* _Task directions_
How many of the lines below contain the string "instances", with case counting? Give only the number.

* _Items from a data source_

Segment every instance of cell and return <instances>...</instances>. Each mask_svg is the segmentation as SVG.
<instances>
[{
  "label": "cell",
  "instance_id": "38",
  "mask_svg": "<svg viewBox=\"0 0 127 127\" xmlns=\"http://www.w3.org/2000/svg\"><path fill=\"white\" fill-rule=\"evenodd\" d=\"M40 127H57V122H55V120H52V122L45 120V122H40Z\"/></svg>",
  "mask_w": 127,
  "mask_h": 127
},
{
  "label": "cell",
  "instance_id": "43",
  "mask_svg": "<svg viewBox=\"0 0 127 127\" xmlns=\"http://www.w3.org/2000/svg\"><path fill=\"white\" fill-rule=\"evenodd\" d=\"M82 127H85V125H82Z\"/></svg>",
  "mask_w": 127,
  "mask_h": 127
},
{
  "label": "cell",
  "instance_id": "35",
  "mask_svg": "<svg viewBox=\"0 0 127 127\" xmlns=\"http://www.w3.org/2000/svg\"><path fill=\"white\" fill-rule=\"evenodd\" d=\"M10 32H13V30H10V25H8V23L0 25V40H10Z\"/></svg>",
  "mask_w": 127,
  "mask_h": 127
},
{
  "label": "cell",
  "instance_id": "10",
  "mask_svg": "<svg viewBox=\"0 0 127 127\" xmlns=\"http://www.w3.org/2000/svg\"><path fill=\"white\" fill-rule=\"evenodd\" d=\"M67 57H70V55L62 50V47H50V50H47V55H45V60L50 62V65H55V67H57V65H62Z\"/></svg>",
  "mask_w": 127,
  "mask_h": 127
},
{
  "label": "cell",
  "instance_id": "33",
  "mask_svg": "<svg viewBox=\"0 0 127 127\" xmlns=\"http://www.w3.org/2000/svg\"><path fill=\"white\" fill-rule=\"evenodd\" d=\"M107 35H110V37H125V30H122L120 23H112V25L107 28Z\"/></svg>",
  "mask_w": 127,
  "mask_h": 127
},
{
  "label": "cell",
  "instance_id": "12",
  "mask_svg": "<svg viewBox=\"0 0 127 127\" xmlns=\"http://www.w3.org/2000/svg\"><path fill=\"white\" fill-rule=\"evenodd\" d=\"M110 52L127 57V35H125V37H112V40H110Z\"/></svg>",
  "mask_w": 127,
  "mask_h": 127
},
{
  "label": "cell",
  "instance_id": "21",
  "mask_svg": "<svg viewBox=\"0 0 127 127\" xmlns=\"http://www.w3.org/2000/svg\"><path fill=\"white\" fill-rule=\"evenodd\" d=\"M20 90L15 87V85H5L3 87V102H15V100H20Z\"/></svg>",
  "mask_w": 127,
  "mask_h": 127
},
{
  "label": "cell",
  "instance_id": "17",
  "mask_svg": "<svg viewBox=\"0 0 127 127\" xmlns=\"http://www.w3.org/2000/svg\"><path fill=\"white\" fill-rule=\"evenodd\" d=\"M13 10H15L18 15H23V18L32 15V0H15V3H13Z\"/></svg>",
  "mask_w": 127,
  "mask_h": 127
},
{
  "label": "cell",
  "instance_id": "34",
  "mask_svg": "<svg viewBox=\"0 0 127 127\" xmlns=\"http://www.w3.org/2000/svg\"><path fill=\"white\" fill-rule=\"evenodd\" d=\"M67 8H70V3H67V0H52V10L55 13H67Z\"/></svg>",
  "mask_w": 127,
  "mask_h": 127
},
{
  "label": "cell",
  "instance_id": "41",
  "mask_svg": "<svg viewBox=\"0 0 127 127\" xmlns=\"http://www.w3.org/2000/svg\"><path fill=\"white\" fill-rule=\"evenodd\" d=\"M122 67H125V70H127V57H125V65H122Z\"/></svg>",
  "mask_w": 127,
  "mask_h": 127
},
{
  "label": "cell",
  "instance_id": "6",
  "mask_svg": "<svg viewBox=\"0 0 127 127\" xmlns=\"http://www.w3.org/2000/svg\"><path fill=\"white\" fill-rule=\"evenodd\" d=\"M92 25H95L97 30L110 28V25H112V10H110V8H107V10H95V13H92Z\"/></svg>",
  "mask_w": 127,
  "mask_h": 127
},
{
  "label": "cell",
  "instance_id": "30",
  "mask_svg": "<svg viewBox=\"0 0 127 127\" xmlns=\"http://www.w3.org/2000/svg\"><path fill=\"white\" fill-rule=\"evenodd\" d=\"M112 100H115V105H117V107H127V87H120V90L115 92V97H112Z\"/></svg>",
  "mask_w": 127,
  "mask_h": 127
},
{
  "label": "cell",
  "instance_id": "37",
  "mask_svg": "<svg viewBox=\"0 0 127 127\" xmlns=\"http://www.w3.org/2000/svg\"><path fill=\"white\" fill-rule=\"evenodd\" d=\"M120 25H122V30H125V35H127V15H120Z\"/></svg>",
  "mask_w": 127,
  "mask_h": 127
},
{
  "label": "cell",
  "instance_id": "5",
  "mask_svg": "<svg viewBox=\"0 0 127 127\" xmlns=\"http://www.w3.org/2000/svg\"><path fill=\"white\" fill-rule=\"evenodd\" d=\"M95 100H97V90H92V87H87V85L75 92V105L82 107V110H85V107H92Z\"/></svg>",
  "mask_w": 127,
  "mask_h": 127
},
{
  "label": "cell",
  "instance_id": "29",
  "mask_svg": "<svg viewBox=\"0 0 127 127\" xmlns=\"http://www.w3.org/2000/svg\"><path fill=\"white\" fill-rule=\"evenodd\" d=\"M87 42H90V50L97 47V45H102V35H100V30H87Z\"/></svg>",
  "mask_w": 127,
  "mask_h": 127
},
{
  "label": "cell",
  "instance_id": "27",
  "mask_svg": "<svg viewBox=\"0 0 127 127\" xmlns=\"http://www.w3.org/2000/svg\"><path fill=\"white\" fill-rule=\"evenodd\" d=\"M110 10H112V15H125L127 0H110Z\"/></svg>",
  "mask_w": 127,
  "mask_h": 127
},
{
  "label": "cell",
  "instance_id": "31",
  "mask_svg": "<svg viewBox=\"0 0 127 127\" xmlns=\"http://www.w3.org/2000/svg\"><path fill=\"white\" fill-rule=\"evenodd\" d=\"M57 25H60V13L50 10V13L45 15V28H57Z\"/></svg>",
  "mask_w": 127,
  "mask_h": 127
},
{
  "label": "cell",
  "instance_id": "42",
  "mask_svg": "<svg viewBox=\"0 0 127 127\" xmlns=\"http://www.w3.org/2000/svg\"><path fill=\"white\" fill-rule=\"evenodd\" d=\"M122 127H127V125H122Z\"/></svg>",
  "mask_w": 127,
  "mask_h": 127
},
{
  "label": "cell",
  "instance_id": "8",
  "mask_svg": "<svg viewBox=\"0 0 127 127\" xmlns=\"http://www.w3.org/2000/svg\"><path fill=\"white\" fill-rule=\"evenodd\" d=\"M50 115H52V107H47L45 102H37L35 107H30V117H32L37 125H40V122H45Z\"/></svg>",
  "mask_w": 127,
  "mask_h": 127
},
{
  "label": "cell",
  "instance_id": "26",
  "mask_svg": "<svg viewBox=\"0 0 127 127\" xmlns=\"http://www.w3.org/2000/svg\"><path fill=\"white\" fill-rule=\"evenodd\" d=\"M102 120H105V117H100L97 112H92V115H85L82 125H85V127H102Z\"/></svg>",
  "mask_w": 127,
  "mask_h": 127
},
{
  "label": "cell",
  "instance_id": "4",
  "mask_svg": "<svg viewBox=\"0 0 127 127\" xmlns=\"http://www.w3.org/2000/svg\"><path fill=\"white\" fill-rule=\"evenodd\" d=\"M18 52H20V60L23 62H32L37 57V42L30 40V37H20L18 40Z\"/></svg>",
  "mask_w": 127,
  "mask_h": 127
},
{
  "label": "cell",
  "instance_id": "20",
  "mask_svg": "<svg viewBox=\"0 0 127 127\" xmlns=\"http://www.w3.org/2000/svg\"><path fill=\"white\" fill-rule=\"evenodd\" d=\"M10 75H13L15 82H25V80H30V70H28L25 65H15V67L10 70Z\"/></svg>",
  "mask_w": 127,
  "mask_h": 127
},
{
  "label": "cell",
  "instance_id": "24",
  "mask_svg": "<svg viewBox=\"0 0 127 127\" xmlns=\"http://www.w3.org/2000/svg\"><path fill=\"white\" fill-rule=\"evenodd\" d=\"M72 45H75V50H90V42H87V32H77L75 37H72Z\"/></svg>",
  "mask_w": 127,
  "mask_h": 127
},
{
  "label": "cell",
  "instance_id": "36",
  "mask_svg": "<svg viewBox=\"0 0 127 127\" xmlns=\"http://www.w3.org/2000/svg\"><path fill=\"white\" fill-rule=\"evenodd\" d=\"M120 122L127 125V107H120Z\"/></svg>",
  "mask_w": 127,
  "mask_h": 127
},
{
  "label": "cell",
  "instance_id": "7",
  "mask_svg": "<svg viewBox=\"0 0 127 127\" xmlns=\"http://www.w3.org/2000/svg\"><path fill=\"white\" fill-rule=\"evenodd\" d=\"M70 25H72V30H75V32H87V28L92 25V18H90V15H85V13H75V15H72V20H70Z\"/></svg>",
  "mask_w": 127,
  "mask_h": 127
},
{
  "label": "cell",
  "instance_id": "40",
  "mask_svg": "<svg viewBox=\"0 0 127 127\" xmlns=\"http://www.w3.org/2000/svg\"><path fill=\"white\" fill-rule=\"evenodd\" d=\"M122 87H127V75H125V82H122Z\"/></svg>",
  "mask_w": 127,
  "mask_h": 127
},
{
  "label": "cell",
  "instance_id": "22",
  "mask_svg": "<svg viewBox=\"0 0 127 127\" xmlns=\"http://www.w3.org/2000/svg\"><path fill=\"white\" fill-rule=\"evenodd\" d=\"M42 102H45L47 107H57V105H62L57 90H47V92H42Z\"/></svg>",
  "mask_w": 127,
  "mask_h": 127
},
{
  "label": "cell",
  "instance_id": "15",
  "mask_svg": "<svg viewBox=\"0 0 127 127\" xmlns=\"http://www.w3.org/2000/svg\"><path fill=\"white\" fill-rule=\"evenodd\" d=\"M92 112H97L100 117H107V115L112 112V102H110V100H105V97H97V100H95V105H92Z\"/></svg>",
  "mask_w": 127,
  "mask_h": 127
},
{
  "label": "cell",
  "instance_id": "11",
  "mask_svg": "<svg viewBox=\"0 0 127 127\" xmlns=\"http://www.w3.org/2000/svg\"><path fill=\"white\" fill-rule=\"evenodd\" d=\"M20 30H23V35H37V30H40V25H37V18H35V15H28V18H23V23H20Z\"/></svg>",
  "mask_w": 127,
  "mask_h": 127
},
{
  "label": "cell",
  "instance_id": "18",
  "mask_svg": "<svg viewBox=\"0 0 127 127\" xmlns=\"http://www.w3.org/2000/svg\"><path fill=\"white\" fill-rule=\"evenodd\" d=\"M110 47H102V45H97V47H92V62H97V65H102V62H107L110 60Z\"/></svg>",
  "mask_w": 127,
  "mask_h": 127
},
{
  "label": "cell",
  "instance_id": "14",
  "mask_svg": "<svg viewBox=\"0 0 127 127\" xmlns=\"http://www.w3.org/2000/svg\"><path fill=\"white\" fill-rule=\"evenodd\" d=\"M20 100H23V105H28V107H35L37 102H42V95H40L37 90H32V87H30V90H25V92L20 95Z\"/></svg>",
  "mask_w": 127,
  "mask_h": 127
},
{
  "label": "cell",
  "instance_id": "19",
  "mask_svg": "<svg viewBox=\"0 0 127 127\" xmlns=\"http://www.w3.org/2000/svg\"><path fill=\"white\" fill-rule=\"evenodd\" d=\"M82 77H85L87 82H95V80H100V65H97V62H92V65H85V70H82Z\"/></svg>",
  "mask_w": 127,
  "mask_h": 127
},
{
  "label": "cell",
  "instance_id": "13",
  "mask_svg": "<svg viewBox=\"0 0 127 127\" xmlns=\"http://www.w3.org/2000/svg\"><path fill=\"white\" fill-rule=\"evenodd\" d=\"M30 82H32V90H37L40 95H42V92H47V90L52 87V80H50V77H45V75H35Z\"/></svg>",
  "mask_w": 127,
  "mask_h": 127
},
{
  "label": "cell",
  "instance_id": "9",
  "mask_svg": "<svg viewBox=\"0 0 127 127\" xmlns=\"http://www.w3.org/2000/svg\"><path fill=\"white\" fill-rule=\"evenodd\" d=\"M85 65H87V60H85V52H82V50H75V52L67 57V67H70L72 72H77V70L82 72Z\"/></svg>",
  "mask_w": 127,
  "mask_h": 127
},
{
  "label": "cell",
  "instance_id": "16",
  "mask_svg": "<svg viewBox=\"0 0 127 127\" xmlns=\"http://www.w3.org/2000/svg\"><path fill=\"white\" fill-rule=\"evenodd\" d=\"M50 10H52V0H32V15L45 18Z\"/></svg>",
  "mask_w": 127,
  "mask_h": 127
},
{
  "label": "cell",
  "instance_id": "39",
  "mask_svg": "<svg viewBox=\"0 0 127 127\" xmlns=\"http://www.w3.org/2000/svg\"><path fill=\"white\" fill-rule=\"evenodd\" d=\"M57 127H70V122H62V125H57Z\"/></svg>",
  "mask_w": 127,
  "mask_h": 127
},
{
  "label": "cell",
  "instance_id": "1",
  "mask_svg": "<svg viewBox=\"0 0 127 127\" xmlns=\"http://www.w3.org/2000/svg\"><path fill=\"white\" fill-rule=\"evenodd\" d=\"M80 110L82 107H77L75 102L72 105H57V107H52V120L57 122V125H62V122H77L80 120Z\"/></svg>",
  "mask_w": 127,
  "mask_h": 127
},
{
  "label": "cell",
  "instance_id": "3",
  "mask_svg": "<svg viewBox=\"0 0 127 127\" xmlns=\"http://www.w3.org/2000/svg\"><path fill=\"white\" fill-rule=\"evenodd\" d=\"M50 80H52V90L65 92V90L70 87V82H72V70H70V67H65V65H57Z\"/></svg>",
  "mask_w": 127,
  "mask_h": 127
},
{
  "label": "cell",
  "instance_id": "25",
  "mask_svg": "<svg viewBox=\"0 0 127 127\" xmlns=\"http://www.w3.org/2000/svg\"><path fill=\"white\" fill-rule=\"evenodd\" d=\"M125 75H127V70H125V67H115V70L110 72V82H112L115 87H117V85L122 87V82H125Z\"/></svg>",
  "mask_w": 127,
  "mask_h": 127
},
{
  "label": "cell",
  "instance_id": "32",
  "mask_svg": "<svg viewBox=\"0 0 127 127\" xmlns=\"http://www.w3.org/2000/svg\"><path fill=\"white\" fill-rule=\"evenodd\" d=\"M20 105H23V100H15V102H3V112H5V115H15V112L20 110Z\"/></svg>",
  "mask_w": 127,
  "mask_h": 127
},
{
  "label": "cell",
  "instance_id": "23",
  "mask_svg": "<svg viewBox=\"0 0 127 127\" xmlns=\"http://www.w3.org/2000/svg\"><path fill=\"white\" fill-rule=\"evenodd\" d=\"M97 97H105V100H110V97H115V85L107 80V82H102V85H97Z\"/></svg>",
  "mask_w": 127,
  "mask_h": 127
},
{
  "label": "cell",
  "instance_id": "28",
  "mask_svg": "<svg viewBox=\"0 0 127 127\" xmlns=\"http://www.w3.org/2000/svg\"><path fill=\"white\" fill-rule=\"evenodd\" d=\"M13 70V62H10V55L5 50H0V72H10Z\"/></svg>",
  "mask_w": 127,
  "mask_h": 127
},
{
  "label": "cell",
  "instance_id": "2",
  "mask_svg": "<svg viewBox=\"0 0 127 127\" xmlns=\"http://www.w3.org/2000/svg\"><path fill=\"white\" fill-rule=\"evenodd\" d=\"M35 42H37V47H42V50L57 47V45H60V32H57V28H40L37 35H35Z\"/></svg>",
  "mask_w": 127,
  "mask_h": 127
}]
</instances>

* _Response below_
3